SOURCE DOCUMENT below:
0

Scenario:

I am working with a what I think is a fairly large SQLite database (around 20 MB) in my Android app, which consists of around 50 tables.

Most of these tables are linked by foreign keys, and a lot of the time, I need to retrieve information from two or more tables at a time. To illustrate an example:

Table1:

Id  |  Name  |  Attribute1  |  Attribute2  |  ForeignKey

1   |  "Me"  |  SomeValue   |  AnotherVal  |     49
2   |  "A"   |     ...      |     ...      |     50
3   |  "B"   |              |              |     49

Table2:

Id  |  Attribute3  |  Attribute4  |  Attribute5

49  |   ThirdVal   |  FourthVal   |   FifthVal
50  |     ...      |     ...      |     ...

Sometimes, there are more than two tables that link together in this way. Almost all of the time, there are more columns than those presented above, and there are usually around 1000 rows.

My aim is to display a few of the attributes from the database as items in a RecyclerView, but I will need to use both tables to retrieve these attributes.
End of SOURCE DOCUMENT.
INFORMATION SHOWN below:
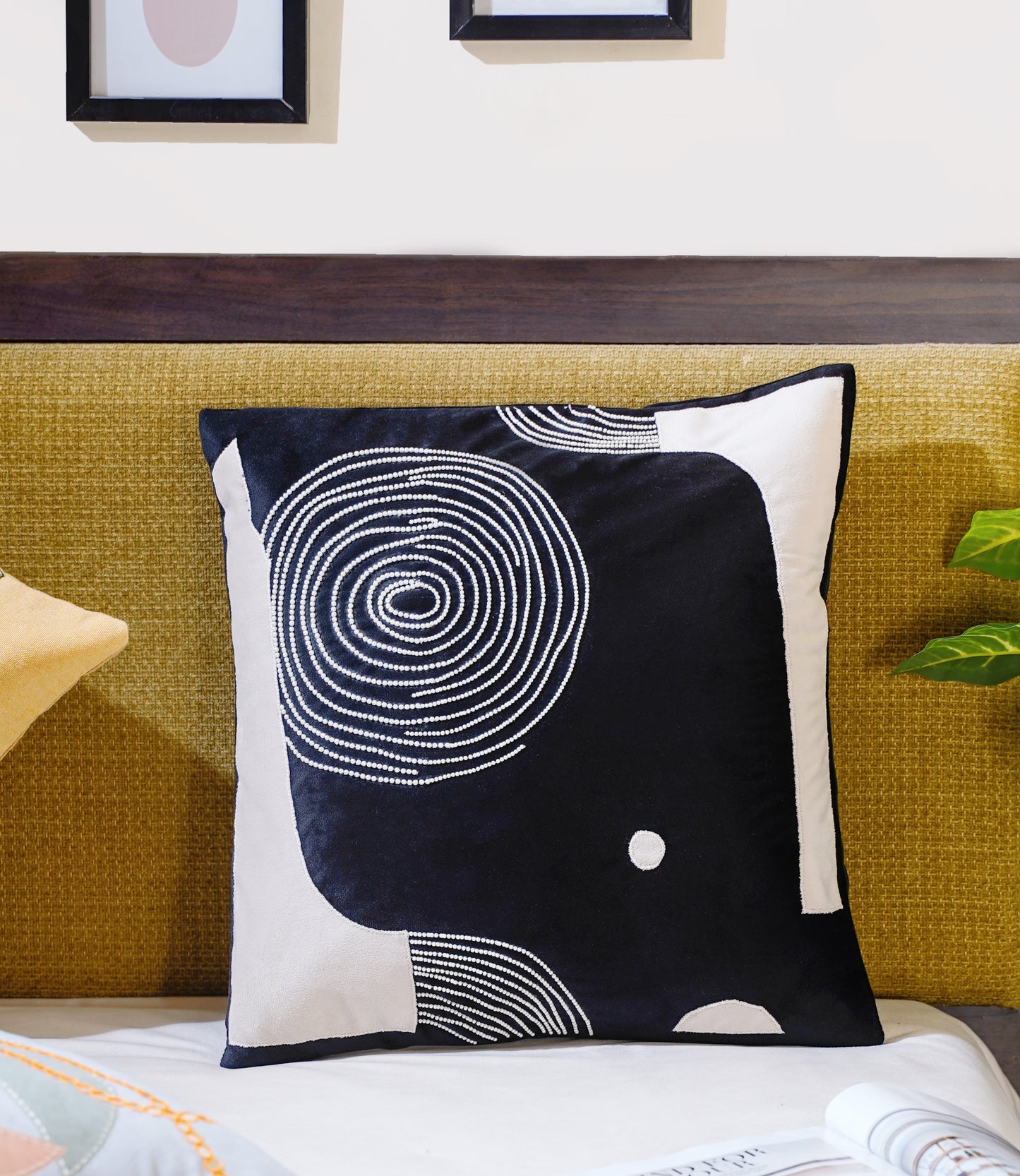 Black Premium Mesmerizing Mystery Abstract Embroidered Cushion Cover 4 Pcs Set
End of INFORMATION SHOWN.
**WORK INSTRUCTIONS:**
(a) Which columns does Table1 have in the Android SQLite post above? List every one.
(b) Can you pick up the Android SQLite post right after its last sentence and keep writing it?

**ANSWERS PROVIDED:**
(a) Id, Name, Attribute1, Attribute2, ForeignKey

(b)
My method:

Currently, I am using the android-sqlite-asset-helper library to copy this database (.db extension) from the assets folder into the app. When I recorded the time for this copying to happen, it completed in 732 ms, which is fine.

However, when I want to retrieve the data from two tables using the foreign key from the first table, it takes far too long. It took around 11.47 seconds when I tested this, and I want to speed this up.

The way in which I retrieve the data is that I read each row in the first table, and put it into an object:

public static ArrayList<FirstItem> retrieveFirstItemList(Context context) {
    Cursor cursor = new DbHelper(context).getReadableDatabase()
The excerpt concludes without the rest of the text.